:: Alıntı metin ::
▽

23 Aralık 2009 Çarşamba

Faşizmin karşısında olmak, her ne pahasına olursa olsun!


Son dönemdeki açılım söylemleriyle birlikte herkes birbirne faşist demeye başladı. Akepelisi de faşist, ödepelisi de faşist, mehepelisi de, detepelisi de...

Tarihin en bilinen faşistlerinden Hitlerse Avusturyalı olmasına rağmen Alman faşisti. Bizim Orhan Yamukyan'ın Türk olduğu halde Ermeni faşisti, Ahmet Türk'ün de Kürt faşisti olması gibi birşey sanırım...

Peki nedir, kimdir gerçek faşist?

Çok kolay; olmamış soykırıma var diyen faşisttir...

Soykırım iddialarına kulaklarını tıkayan da faşisttir...

Sözde soykırım konusundaki gerçekleri ortaya çıkartmak için arşivlerini açmayan da, bundan korkan da faşisttir...

Kundaktaki bebeğe demokratik özgürlük istemiyle füze atmaktır faşizm...

Ama Kürtler terör örgütü kurdu diye bütün Kürtleri terörist olarak fişlemek de faşizmdir...

△

:: Görev yönergesi ::
Faşizm konulu metinde Hitler hangi milletten olarak tanıtılmaktadır? Kayıtlara başvurulması gerekmemektedir.

:: Veri kayıtları ::
▽

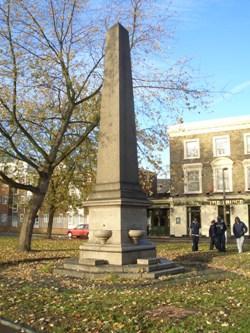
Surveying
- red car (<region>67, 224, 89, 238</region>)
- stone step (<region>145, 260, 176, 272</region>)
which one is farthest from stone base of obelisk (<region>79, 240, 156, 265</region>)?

△
▽

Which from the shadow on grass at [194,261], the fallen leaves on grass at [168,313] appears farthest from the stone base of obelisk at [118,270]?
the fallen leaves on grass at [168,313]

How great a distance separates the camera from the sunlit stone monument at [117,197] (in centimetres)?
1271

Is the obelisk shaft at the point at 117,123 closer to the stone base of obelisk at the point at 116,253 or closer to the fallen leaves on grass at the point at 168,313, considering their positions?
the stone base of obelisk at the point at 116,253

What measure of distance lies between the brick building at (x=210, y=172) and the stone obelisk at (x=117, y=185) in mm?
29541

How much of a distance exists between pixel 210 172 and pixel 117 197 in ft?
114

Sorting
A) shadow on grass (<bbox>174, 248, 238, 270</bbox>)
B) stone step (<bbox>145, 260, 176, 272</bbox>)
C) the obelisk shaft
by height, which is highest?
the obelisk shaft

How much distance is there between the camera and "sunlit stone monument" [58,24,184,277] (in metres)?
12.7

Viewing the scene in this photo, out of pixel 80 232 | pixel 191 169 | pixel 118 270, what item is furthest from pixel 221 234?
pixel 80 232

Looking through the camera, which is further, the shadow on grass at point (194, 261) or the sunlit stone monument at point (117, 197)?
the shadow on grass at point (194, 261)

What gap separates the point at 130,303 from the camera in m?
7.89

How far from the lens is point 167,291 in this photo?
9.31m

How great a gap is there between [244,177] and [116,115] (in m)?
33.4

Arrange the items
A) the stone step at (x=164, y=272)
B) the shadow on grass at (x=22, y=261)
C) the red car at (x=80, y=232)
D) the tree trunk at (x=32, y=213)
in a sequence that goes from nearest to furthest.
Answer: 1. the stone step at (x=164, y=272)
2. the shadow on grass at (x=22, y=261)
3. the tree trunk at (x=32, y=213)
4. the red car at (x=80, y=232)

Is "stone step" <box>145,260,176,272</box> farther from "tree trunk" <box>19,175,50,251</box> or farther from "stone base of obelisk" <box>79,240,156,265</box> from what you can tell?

△
▽

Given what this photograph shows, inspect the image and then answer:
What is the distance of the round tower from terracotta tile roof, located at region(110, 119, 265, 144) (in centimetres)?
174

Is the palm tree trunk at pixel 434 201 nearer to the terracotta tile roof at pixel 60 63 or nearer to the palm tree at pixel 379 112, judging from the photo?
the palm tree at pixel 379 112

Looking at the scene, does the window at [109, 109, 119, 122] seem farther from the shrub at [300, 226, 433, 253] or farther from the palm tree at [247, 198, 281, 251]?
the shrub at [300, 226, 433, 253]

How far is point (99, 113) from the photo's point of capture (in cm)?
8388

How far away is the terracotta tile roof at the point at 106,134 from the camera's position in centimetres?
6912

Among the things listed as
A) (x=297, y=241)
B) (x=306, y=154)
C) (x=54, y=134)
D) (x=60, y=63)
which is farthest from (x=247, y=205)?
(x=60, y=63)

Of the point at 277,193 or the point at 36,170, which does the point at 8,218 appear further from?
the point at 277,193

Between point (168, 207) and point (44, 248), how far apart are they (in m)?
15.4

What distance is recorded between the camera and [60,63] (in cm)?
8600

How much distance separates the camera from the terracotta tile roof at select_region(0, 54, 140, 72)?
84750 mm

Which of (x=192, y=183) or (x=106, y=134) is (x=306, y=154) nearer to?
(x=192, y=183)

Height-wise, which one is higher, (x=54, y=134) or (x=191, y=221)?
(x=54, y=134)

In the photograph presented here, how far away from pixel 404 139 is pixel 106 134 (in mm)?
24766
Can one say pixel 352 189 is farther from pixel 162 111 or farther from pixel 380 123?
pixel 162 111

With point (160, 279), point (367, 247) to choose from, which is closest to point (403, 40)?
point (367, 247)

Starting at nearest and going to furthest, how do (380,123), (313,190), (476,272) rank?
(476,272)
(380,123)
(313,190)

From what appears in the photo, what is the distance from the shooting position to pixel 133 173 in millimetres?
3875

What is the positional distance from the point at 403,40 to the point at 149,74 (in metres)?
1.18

△

:: Doğru yanıt ::
Avusturyalı olarak tanıtılmaktadır.